Hey, all!  As some of you know, I'm beginning to study ninpo, and I would appreciate if the more experienced of you would mind helping me pick a school.  I live in Austin, Texas, and I've found a few schools in the area, and I'd just like what your input is on these schools.  Here are the sites that I could dig up on them:

http://bujinkantaijutsu.tripod.com/dojo.html

http://www.spiritwarriors.com/

There's also a third dojo (called the Mizukagami dojo) which I suspect is located in Austin, but I'm not sure.  I think that it's affiliated with the Bujinkan Jigoku school in Dallas, which makes it more interesting to me (they seem to have a much more comprehensive curriculum than most schools), but since the site was either taken down or doesn't exist, I don't have any contact info for it (I've tried the phone book and can't find it).

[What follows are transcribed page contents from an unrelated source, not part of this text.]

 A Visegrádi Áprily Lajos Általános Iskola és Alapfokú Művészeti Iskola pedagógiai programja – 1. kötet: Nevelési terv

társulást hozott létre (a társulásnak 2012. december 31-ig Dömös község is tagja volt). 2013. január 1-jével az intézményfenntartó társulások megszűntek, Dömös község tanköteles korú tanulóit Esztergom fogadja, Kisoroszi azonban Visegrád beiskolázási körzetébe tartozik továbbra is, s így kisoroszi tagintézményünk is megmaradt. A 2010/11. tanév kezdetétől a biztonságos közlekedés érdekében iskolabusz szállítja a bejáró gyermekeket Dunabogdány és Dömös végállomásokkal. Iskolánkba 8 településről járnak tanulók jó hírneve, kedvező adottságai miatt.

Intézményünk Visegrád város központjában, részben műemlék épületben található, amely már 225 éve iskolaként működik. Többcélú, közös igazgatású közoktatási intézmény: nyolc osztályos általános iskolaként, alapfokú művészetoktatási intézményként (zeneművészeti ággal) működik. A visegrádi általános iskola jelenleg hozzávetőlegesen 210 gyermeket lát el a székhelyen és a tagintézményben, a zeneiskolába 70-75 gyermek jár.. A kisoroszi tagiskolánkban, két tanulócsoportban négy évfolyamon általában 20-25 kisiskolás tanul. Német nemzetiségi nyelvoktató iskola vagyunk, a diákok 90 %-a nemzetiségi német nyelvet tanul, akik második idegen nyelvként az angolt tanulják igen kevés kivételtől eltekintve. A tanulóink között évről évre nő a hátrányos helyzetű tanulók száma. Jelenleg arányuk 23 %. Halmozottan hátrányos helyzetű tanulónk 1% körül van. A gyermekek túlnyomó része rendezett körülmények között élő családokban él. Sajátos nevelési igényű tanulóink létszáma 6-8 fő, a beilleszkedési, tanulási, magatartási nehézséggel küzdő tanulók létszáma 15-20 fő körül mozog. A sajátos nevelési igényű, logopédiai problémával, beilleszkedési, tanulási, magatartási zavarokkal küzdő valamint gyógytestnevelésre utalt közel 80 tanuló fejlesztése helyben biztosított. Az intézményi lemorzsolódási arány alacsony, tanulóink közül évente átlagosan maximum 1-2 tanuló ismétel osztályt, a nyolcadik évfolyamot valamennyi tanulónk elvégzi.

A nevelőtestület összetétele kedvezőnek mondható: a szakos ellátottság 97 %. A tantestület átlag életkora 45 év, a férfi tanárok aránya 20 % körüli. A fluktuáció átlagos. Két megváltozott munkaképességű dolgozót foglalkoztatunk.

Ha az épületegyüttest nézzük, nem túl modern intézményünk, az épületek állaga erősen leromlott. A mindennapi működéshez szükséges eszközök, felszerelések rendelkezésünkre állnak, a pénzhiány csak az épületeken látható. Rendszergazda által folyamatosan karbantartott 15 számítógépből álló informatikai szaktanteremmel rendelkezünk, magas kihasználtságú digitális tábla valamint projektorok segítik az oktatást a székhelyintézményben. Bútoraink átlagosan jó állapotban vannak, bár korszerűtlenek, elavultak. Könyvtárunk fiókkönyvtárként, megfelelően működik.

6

Anyway, what do you guys recommend?  Should I go with Sensei Kelsoe or Hardy?  Or do you know how I could get into contact with the Mizukagami school?  Or who heads it?  Any input would be greatly appreciated.  Thanks.


----------



## Silent Nightfall (Apr 24, 2003)

Personally, I have heard good things about Shidoshi Hardy. It is my opinion that you should try training with him. I am a bit confused as to the information given about Shidoshi-Ho Kelsoe. He claims to be a licensed instructor and said he passed his Yondan (4th Dan) test while cut at with a live sword, however, it is the Godan test (5th Dan) that makes you a licensed instructor and it is never done with a live sword. I wonder if anyone can perhaps give insight into this to clear up any misunderstandings. Well, as I said, Shidoshi Hardy seems as though he is the best bet, but I have never trained with either of the two so I cannot make any educated decisions. Hope this was at least some help to you, and good luck in your journey!


----------